The plaintiff had been placed in charge of the Sunday evening "sung service." It was intended, Reverend Neely says, as a recreational period for the patients with music as a main attraction. The plaintiff had changed the format of the event to a Christian evangelical service. He preached and encouraged musical participation in a manner that Reverend Neely interpreted as proselytizing. On one occasion, Reverend Neely recalled, a sermon the plaintiff gave containing [sic] an illustration of threatening harm to a child's eye with a pair of scissors. The Reverend Neely found this totally inappropriate for a patient group which was largely psychiatric in nature and tended to concretize illustrations. Reverend Neely also found the methods employed by the plaintiff to be contrary to the Veterans Administration regulations against proselytizing. Consequently, the Sunday evening services were transferred to the recreational department and the plaintiff was excluded from them.

Reverend Neely recounted other problems the plaintiff had in dealing with patients at the Medical Center. There were incidents in which the plaintiff interfered with the decisions of the medical staff. An example was given of a patient of advanced age who was dying and the plaintiff decided that the physicians were not caring properly for the patient. So the plaintiff telephoned the patient's daughter and asked her to intervene and have her father's course of treatment changed. On other occasions the plaintiff entered the operating amphitheater to pray while the physicians were engaged in surgical procedures. That occurred on four occasions, according to the plaintiff's statement, and as near as I am able to tell from the testimony, he did not have the approval of the physicians to enter the operating room on three of these occasions. Another incident was recounted by Reverend Neely involving a patient who had received the sacrament of communion and was experiencing feelings of guilt because he had done so.
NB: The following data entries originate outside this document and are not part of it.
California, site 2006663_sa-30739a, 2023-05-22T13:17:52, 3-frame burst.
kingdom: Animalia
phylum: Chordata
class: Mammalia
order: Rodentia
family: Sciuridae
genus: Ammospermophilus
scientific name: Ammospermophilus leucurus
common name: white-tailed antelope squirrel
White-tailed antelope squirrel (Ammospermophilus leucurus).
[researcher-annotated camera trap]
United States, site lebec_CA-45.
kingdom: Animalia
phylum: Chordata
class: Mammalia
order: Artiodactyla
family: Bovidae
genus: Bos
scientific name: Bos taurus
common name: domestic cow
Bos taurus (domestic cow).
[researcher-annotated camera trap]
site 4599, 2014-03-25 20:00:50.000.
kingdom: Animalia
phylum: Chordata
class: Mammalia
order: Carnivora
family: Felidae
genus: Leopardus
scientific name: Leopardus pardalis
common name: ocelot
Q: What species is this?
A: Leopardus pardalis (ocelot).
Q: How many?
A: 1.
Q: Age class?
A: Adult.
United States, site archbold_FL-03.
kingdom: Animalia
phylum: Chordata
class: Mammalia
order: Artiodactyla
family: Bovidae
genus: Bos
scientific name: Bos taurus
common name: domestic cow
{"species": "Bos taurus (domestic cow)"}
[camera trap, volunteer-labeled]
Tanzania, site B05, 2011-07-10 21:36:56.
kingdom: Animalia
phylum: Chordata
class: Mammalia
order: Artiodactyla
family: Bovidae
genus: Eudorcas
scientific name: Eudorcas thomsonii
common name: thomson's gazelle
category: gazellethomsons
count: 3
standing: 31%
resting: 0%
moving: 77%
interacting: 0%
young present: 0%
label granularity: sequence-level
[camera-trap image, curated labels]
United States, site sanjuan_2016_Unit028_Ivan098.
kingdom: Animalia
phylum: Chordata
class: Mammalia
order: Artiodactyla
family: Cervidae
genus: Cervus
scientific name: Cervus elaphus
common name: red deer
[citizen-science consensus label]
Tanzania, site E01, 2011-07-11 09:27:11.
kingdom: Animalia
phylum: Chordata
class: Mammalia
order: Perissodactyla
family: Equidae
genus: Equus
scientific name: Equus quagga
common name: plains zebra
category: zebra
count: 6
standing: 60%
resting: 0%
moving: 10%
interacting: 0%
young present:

The plaintiff, Reverend Neely says, contradicted the assurances of forgiveness and comfort which Neely was emphasizing to the patient and instead reinforced the plaintiff's feelings of guilt and dependency.

In short, the plaintiff's view of his function as a Veterans Administration chaplain in a Veterans Administration hospital with psychiatric patients was decidedly different from the demands of his superiors. The plaintiff saw himself as an active, evangelistic, charismatic preacher while the chaplain service and the medical staff saw his purpose as a quiescent, passive listener and cautious counselor. This divergence in approach is illustrated by the plaintiff's listing "twenty-nine decisions for Christ" in his quarterly report of activities of the Veterans Administration. It was one of the matters pointed out to the plaintiff by Reverend Neely as unacceptable conduct on the part of the Veterans Administration chaplain.

Id. at 617-18.

Reverend Neely testified that he attempted to "counsel" with Reverend Baz about his difficulties and that Reverend Baz took this as a series of reprimands.